BEIRUT, Lebanon–A newly elected European Baptist leader plans to move Baptists to the center of Europe—both geographically and influentially.

“So often European Baptist church buildings, for understandable historical reasons, are tucked away in back streets,” said Tony Peck, the new general secretary for the European Baptist Federation. “I want to see European Baptists coming out into the marketplace and making their contribution to a Christian witness to secular Europe, and especially to the European institutions.”

“I hope that European Baptists are taking a more prominent role [in five years] with other Christians in addressing some of the crucial issues and challenges facing Europe and the Middle East and making the Christian voice effectively heard,” Peck told EthicsDaily.com.

One such issue, Peck said, is “the increasing problem of human trafficking across Europe.” The EBF plans to address sex-slavery with a special consultation, he noted.

Before Peck begins to lead the federation to address a host of issues, he must first move the organization’s offices. The EBF will relocate from Sofia, Bulgaria, to Prague, Czech Republic, where it will be housed at the International Baptist Theological Seminary.

Then, Peck said he must begin building a “new EBF leadership team to take us forward into the future.”

Founded in 1949 to help rebuild the Baptist community following World War II, the EBF now comprises 52 member unions and conventions with almost a million members.

“The biggest challenge is keeping the sense of family across a geographical area which goes from Lisbon in the West to Vladivostok [Russia] in the East, and from the very north of Scandinavia down to Egypt in the Middle East,” said Peck.

“Like all families we embrace diversity but we find our unity in Jesus Christ and in his call to witness to very nation,” he said.

At least one European Baptist body rejects Peck’s concept of unity with diversity, however.
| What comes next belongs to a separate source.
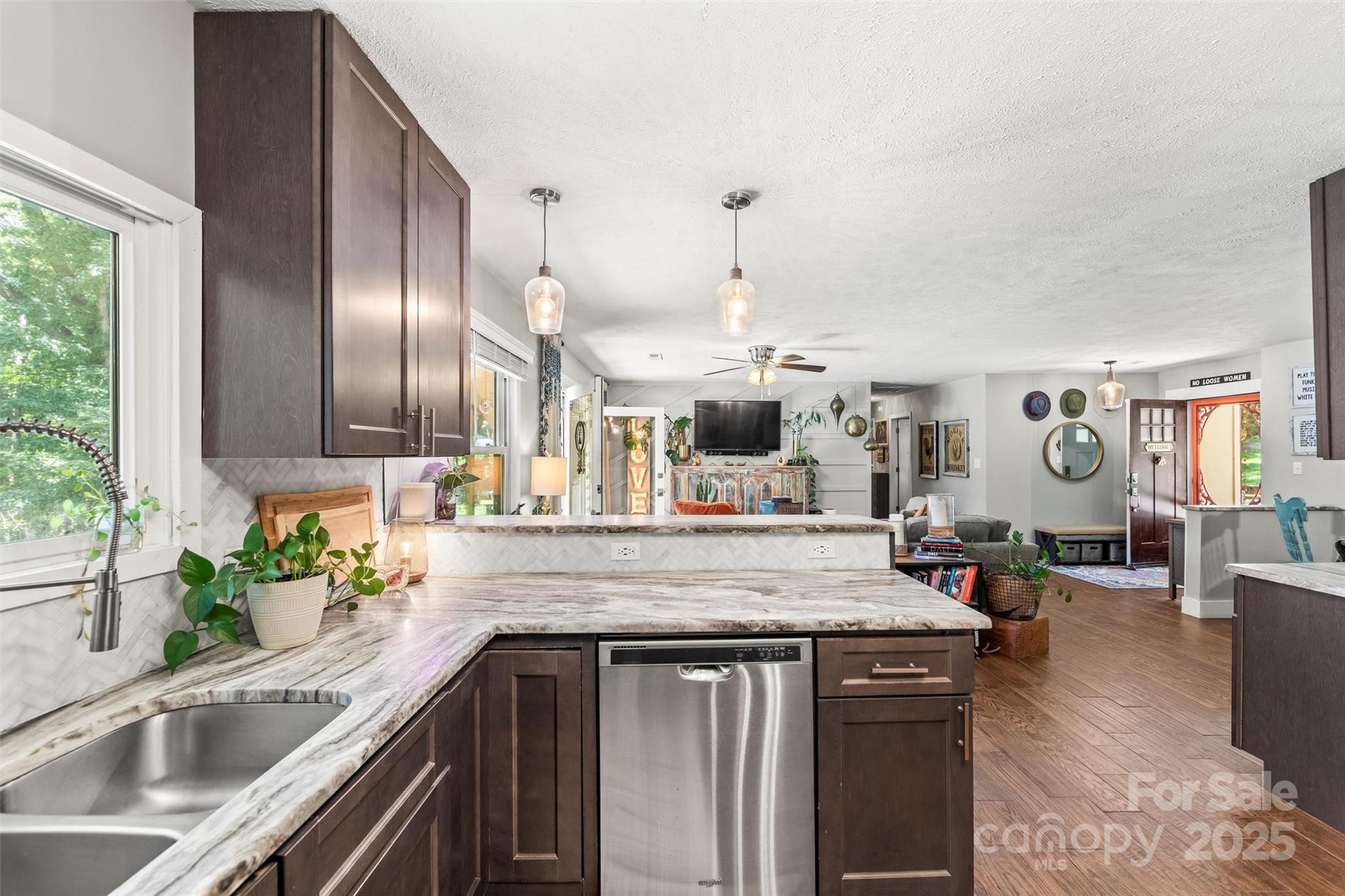 52 Rathfarnham Road Asheville, NC 28803 - Photo 14 of 33 Gallery Image 14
The Romanian Baptist Union’s president supported the Southern Baptist Convention’s decision this summer to defund and withdraw from the Baptist World Alliance, saying that Romanian Baptists opposed the appointment of a Swedish woman to EBF’s presidency.

Despite this criticism, Peck said “there are some significant Romanian Baptists who want to work more closely with us.”

The future role of the SBC in Europe represents another challenge for Peck.

The SBC report recommending the defunding of the BWA decried an “anti-American tone” at BWA meetings and the prominence of “Europeans.” It also referred to the aberrant theology of a German Baptist theologian.

Such accusations and the SBC’s withdrawal from the BWA left many to speculate about future involvement with the EBF by the Southern Baptist International Mission Board.

“Personally I hope that the SBC withdrawing from the BWA will not necessarily mean that our mission partnership in Europe and the Middle East will come to an end,” said Peck. “As general secretary I plan to go on inviting the IMB Europe personnel to be part of the life of the EBF and to be mission partners with us wherever possible.”

Peck, who first studied music in London and taught music for four years in British high schools, told EthicsDaily.com that he experienced a call to ministry in 1981. He graduated from Regent’s Park College and Oxford University in 1984.

His first ministry assignment was working with churches ministering to Muslim migrants from Pakistan. He later served as general secretary for the Yorkshire Baptist Association, which had 120 churches.

At Bristol Baptist College, Peck was director for pastoral studies. He also served as an associate minister at Westbury Baptist Church.

One of his initiatives at the college was creating a center for the advancement of religious freedom named after Thomas Helwys, an early Baptist who in 1612 pleaded for the religious liberty of all, including “heretics, Turks, Jews or whatsoever.”

“I believe that a concern for religious freedom is a precious gift which Baptists have held for the whole church since their beginnings 400 years ago,” Peck said. “It is rooted in our lofty conception of the lordship of Jesus Christ in all aspects of our lives, and that no individual or government can prescribe the religious life of its people, nor seek to restrict their right to worship freely.”

In addition to religious freedom, which was also a strong emphasis of his predecessor, Theo Angelov, Peck said he wants to continue supporting indigenous missionaries, building a united “Baptist family in Europe and the Middle East” and developing young leaders.

For the next four years, Peck will commute between his home in Bristol and his office in Prague, while the youngest of his three children finishes school. His wife of 26 years, Alison, works as a speech and language therapist with severely mentally disabled children.

Peck was inaugurated as the general secretary on Sunday at the annual EBF council meeting.

Robert Parham is executive director of the Baptist Center for Ethics.